Siemens Aktie: Busch kritisiert KI-Regulierung
Siemens steigert Aufträge und Gewinn deutlich, hebt die Jahresprognose an und positioniert sich zugleich gegen eine ausufernde KI-Regulierung.

Kurz zusammengefasst
- Busch warnt vor übermäßiger KI-Regulierung
- Aufträge steigen auf 27,9 Milliarden Euro
- Gewinnprognose je Aktie angehoben
- Indischer Steuerstreit zugunsten Siemens beendet
Siemens-Chef Roland Busch hat sich am Ende der vergangenen Woche öffentlich in die Debatte um die Regulierung Künstlicher Intelligenz eingeschaltet. Laut dpa-Berichterstattung kritisierte er eine aus seiner Sicht übermäßige Regulierung im KI-Bereich. Damit positioniert sich der Konzernchef unmittelbar im Spannungsfeld zwischen europäischer Technologiepolitik und industrieller Wettbewerbsfähigkeit.

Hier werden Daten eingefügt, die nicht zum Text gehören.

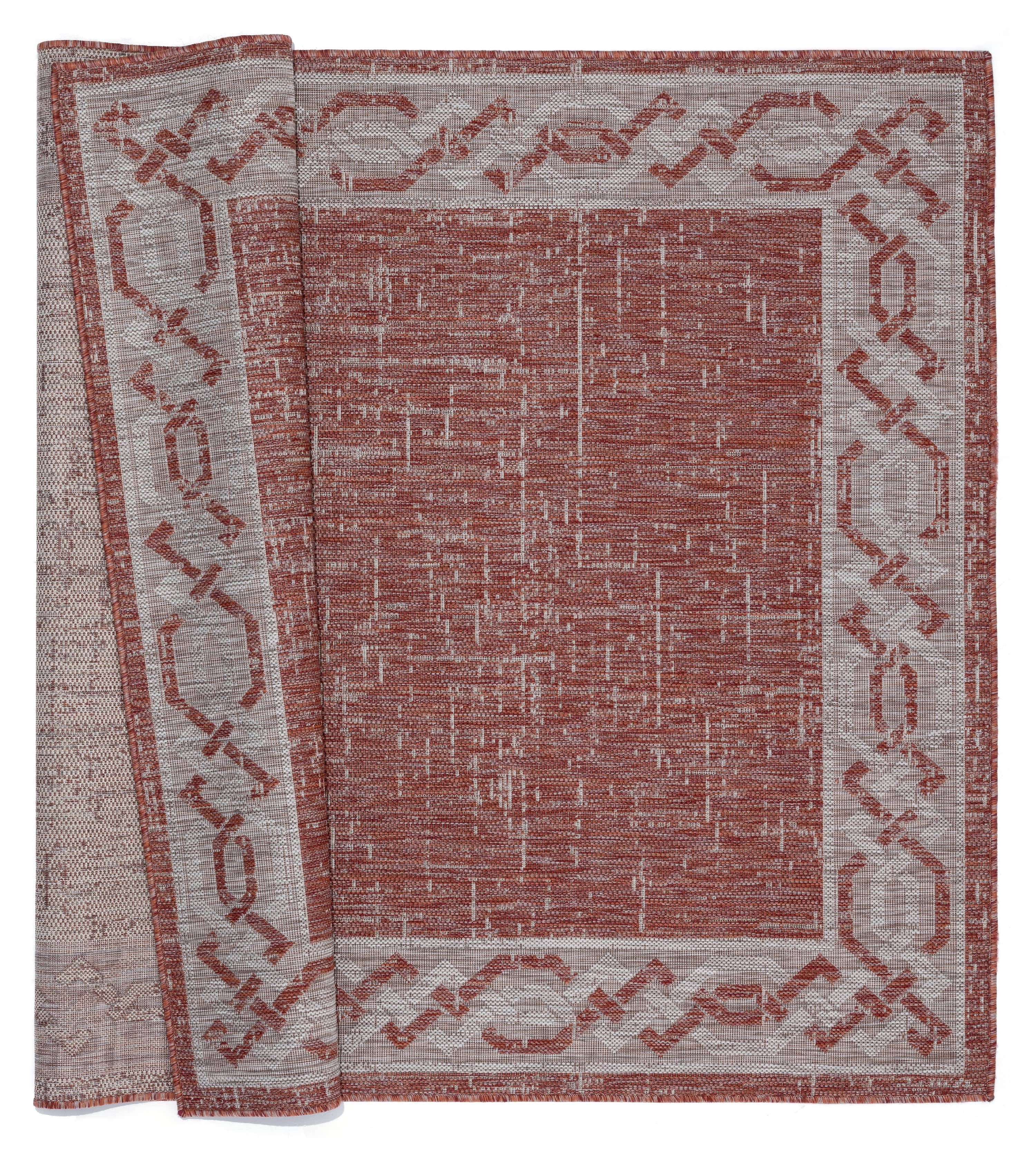 United Weavers Mali Parmalee Traditional Border Area Rug, Red, 7'10" x 10'6"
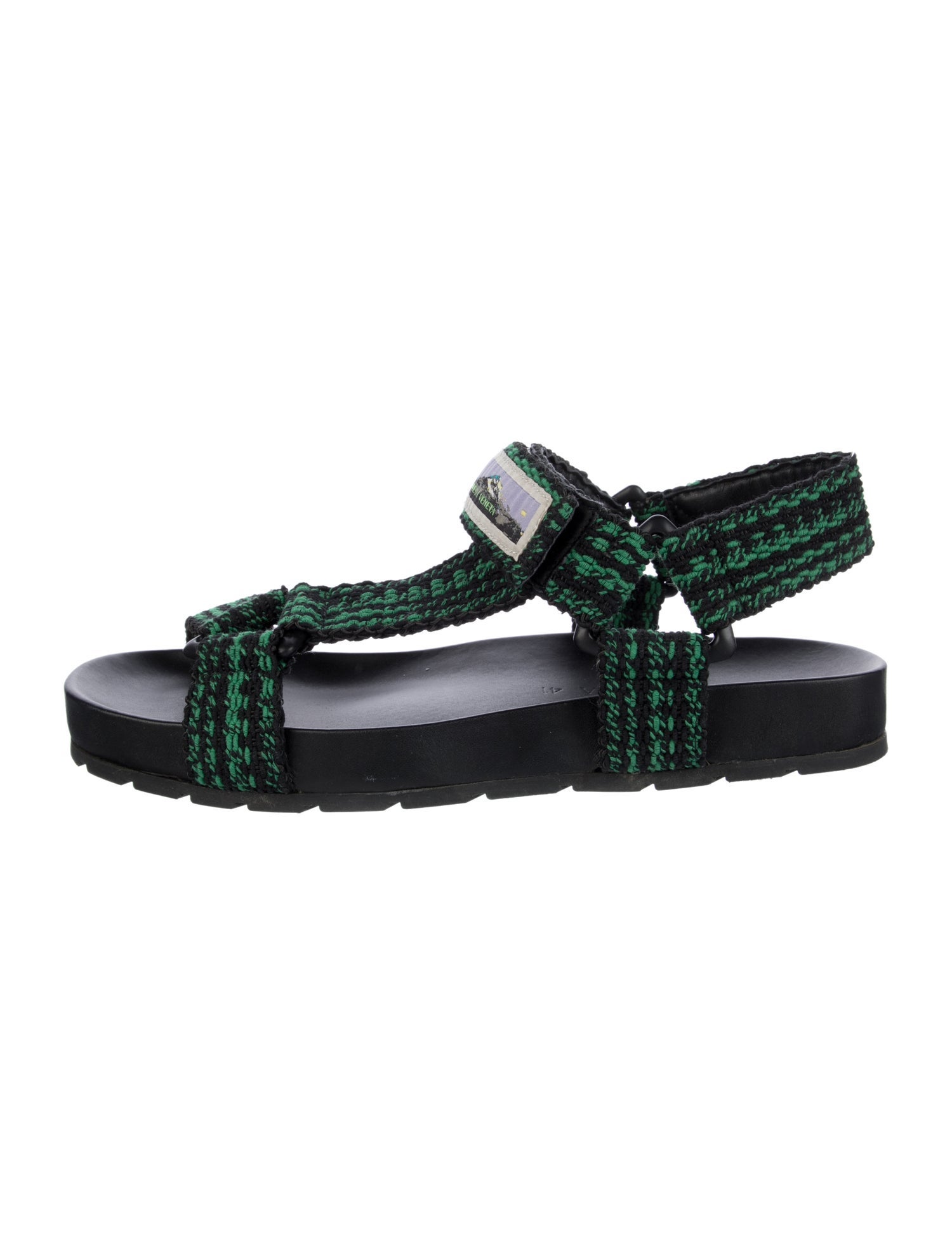 Bottega Veneta Rubber Patterned Sandals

Die Aussage fällt in eine Phase, in der Siemens operativ deutlich zulegt. Vor rund einem Monat hatte der Konzern vorläufige Zahlen für das dritte Quartal des Geschäftsjahres 2026 bestätigt: Die Aufträge stiegen um 14 Prozent auf 27,9 Milliarden Euro, der Umsatz um 8 Prozent auf 20,8 Milliarden Euro.
Der industrielle Gewinn kletterte um 25 Prozent auf 3,5 Milliarden Euro, der Nettogewinn um 15 Prozent auf 2,6 Milliarden Euro. Siemens hob daraufhin die Prognose für den Gewinn je Aktie vor Kaufpreisallokation auf eine Spanne von 11,20 bis 11,50 Euro an. Die Aktie legte seither um 1,5 Prozent zu.
KI als politisches und geschäftliches Thema
Buschs Vorstoß ist mehr als eine Randnotiz. Siemens hat sein Geschäft in den vergangenen Jahren stark auf Software und digitale Industrielösungen ausgerichtet, in denen KI-Anwendungen eine wachsende Rolle spielen.
Eine strengere Regulierung könnte aus Sicht des Managements Entwicklungstempo und Wettbewerbsfähigkeit europäischer Industrieunternehmen gegenüber internationalen Konkurrenten bremsen. Die öffentliche Positionierung des Konzernchefs signalisiert, dass Siemens dieses Thema als strategisch relevant einstuft und nicht nur als Compliance-Frage behandelt.
Parallel dazu bleibt der indische Rechtsstreit um eine Steuerforderung im Zusammenhang mit einer Leasing-Übertragung am Standort Halol vom Tisch: Der oberste Gerichtshof des Landes wies den Antrag der Steuerbehörde ab und bestätigte damit die frühere, für Siemens günstige Entscheidung. Ein weiteres juristisches Risiko ist damit ausgeräumt, wenngleich es sich um einen vergleichsweise überschaubaren Streitwert handelte.
Kursbild bleibt angespannt
Am Aktienmarkt zeigte sich zuletzt Konsolidierungsbedarf. Der Kurs schloss am Dienstag bei 277,70 Euro, nachdem er auf Tagesbasis um 2,4 Prozent nachgegeben hatte.
Über die vergangenen 30 Tage steht ein Minus von 2,8 Prozent zu Buche – ein Zeichen dafür, dass die starken Quartalszahlen den Kurs nicht dauerhaft beflügeln konnten. Zum 52-Wochen-Hoch von 291,55 Euro, erreicht Ende August, fehlen der Aktie aktuell 4,8 Prozent.
Für Anleger bleibt damit ein zweigeteiltes Bild: Operativ liefert Siemens mit kräftigem Auftragswachstum und angehobener Gewinnprognose starke Argumente. Die öffentliche Debatte um KI-Regulierung zeigt zugleich, dass der Konzern zunehmend auch politische Rahmenbedingungen aktiv mitgestalten will, statt sie nur hinzunehmen. Ob sich diese Positionierung langfristig in der Bewertung niederschlägt, wird sich erst über mehrere Quartale zeigen.